Cheetah Marketing


Cheetah Marketing was a United Kingdom-based company that produced electronic music-related hardware products and software for home computer systems during the 1980s. They later changed their name to Cheetah International Ltd.
Based in Cardiff, Cheetah was run by two brothers, Howard and Michael Jacobson, but owned by Cannon Street Investments. The company was closed in 1993 when the UK recession badly hit the share price of its owners. After this Chris Wright and Nick Owen bought the music products division and formed Soundscape Digital Technology Ltd.

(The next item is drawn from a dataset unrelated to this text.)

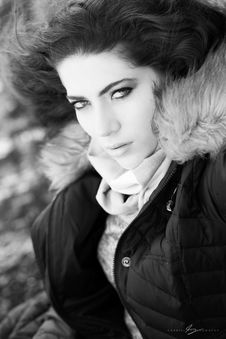 Free Photo Of Woman Wearing Brown And Black Zip-up Parka Jacket Stock Image - 109913441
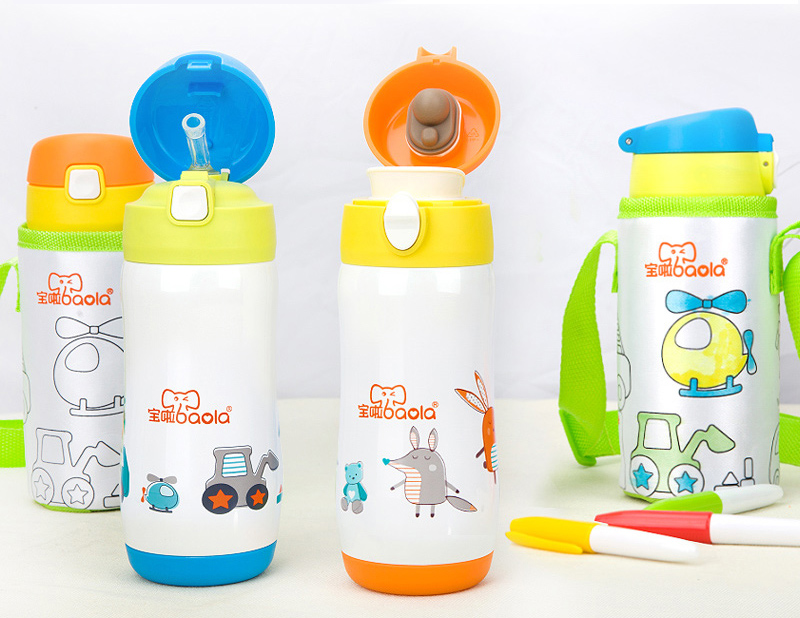 все цены на kids feeding bottle with handle for drinking heat preservation with DIY painting pen and bag with handle for daily school use онлайн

The joysticks and other computer peripheral products division went to another company in the Cannon Street group.

Products

The company originally produced joysticks like the infrared R.A.T. for the Commodore 64 and Sinclair ZX Spectrum computers and later branched out into music peripherals and stand-alone musical equipment for price conscious home users.
Among their offerings were the SpecDrum, a Cheetah Sound Sampler, a Cheetah Midi Interface, and in the later, 8-bit/16-bit drum machines, music sequencer, and a range of music keyboards.
Joysticks and peripherals included the Cheetah 125, Cheetah 125 Plus, Mach 1, and an infrared joypad.
Cheetah's range of music products expanded quickly during the 1980s when they began to work with external designers. Among these were Chris Wright, who later founded Soundscape Digital Technology, Ian Jannaway, who later founded Novation Digital Music Systems and Mike Lynch, who later founded Autonomy Corporation.
Cheetah also distributed the Gamate handheld console in the UK.